Dos economistas, Jeong Jin Yu y Guy Madison, han publicado recientemente un artículo en la revista Economic affairs, del Institute of Economic Affairs de Londres, en el que estudian el impacto que ha tenido la implantación de leyes que imponen a las empresas una cuota de mujeres en las juntas directivas.
Los autores lo definen como “el primer estudio del desempeño financiero de empresas en función de la composición por sexo de los consejos de dirección que compila de forma sistemática la evidencia empírica sobre las consecuencias económicas de la implementación de cuotas de género en los consejos de dirección”.
La mayoría de los estudios controlados en el artículo “muestran que el rendimiento de las empresas empeoró tras la imposición de cuotas de género”
Está elaborado a partir de la revisión de 348 artículos revisados por pares. Los autores han ido filtrando esos artículos por diversos criterios, hasta quedarse con 9 que reúnen las condiciones necesarias, y que recogen los datos procedentes de varios países europeos.
Noruega ha sido pionera en la imposición de cuotas. En 2003 obligó a las empresas a adoptar un mínimo del 40 por ciento de mujeres en sus consejos antes de 2008. A este país le han seguido otros de la Unión Europea, como son Italia, Islandia, Alemania, Austria, Bélgica, Holanda, Francia, Portugal y España. Como resultado de estas legislaciones, la proporción de mujeres en consejos de Administración se ha más que duplicado en los últimos años: Ha pasado del 9 por ciento en 2003 al 23,3 por ciento en 2016.
Dos principios se han aducido para imponer cuotas de mujeres. El primero de ellos es que hombres y mujeres tienen igual derecho a ejercer influencia en la sociedad. Expresado así, es un principio muy ambiguo. Lo que está diciendo, en realidad, es que los políticos tienen derecho a decidir cómo se reparte la influencia en la sociedad, en ciertos ámbitos, entre hombres y mujeres.
Dice, pero no expresa, que haya algún derecho de esos hombres y mujeres. Puesto que si fuera suyo, ese derecho no tendría otro contenido que el de eliminar las barreras legales que impidiesen, en este caso a las mujeres, acceder a los puestos directivos. Pero en realidad no hay ninguna barrera legal. La diferencia en la presencia de hombres y mujeres se debe a otros factores.
No ya a la educación, dado que hace décadas que las mujeres acceden en igualdad de condiciones (aunque en mayor número), ni a otros condicionamientos sociales. Se debe, principalmente, a dos cuestiones: lo que se ha llamado “el hecho biológico”, es decir, al hecho de que son las mujeres quienes conciben a los hijos, y a las decisiones que, en términos estadísticos, adoptan hombres y mujeres en sus carreras.

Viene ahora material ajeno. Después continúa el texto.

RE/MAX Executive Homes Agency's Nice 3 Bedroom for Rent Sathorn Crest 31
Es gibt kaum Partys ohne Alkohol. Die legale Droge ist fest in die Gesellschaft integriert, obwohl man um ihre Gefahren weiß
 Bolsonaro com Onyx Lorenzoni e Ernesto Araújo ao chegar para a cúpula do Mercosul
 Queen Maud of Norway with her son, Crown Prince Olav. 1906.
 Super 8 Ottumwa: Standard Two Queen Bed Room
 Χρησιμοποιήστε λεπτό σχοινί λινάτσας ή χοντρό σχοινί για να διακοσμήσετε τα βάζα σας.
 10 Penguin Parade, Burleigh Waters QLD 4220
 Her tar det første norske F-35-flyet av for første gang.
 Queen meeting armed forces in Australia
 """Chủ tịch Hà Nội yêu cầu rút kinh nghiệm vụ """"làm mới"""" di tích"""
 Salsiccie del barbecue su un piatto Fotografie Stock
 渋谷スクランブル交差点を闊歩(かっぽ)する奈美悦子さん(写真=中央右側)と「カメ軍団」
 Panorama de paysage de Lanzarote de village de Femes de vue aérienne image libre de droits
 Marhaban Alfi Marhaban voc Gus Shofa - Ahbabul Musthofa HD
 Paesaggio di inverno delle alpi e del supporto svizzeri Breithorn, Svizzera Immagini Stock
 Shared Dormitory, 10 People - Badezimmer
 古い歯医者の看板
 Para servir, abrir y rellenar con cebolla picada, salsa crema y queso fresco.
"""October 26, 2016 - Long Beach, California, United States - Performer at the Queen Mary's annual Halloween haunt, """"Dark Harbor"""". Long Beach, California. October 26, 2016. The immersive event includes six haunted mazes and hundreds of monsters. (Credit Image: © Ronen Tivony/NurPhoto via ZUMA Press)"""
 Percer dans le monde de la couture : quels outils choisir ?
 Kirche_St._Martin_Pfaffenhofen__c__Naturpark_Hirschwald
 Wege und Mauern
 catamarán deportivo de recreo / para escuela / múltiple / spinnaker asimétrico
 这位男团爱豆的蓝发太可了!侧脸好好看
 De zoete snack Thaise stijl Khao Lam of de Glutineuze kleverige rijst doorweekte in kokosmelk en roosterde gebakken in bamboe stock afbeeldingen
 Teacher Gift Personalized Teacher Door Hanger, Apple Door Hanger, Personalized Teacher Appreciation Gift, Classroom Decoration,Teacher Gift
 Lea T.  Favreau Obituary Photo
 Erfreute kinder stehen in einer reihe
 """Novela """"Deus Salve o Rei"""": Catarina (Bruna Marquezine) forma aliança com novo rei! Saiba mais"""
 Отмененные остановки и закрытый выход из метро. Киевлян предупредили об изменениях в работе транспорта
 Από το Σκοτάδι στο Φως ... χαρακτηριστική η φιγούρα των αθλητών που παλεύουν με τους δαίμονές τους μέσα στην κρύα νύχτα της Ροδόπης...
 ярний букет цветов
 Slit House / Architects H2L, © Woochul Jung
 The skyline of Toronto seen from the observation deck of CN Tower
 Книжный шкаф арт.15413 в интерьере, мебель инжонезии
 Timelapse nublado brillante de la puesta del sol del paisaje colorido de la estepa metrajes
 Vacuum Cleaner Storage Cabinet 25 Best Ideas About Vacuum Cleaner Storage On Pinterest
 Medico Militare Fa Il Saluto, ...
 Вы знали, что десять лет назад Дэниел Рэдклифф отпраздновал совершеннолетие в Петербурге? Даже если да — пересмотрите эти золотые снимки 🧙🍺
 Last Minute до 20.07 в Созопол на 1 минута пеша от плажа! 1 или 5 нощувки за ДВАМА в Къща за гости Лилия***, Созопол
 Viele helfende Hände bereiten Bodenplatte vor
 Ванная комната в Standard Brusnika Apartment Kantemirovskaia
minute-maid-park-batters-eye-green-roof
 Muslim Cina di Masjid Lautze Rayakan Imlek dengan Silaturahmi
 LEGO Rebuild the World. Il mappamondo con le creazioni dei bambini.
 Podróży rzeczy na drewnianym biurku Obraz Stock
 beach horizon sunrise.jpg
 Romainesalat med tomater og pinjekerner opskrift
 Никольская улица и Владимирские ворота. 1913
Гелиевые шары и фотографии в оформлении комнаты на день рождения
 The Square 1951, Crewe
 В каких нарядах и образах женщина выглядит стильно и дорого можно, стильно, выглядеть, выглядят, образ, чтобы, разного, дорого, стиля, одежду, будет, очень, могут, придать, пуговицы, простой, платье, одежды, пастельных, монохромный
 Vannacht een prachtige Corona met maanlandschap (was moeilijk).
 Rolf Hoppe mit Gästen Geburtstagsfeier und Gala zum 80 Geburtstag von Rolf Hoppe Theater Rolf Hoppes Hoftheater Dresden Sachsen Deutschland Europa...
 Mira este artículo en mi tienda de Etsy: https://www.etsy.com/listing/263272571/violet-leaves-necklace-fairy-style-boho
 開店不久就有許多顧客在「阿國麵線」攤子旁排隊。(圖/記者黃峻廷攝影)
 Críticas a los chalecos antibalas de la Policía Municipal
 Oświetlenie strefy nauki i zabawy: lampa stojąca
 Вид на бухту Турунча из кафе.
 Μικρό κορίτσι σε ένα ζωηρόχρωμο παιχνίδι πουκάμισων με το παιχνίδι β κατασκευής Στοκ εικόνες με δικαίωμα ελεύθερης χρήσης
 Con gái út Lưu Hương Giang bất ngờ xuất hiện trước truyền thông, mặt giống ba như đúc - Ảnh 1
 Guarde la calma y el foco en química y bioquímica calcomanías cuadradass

De modo que, si hablamos de “los derechos de hombres y mujeres”, 1) estamos reconociendo que hay diferencias biológicas entre unos y otros, y 2) su pleno derecho es el de elegir cómo quieren encaminar su carrera profesional y cómo combinarla con otros aspectos de su vida personal. Aunque el resultado no satisfaga a los políticos, o a sus ideólogos. No lo digo a humo de pajas. El artículo de Jin Yu y Madison dice expresamente: “Este argumento se utiliza principalmente por políticos, organizaciones gubernamentales y por comentaristas que se declaran feministas”.
Pero hay otro argumento, de un cariz muy distinto, y es el que las empresas realizan un mayor desempeño si su dirección tiene una presencia equilibrada de hombres y mujeres. Es decir: una empresa dirigida por hombres y mujeres, por lo general, tendrá mayores probabilidades de éxito que si sólo está dirigida por hombres o sólo por mujeres.
Interesante. Es fácil asumir que es así. Hombres y mujeres, que no difieren en inteligencia, sí tienen diferencias psicológicas relevantes. Y es fácil pensar que una organización que se dedica a navegar en un océano de incertidumbre, como es una empresa, estará mejor preparada si sabe combinar ambos tipos de inteligencia.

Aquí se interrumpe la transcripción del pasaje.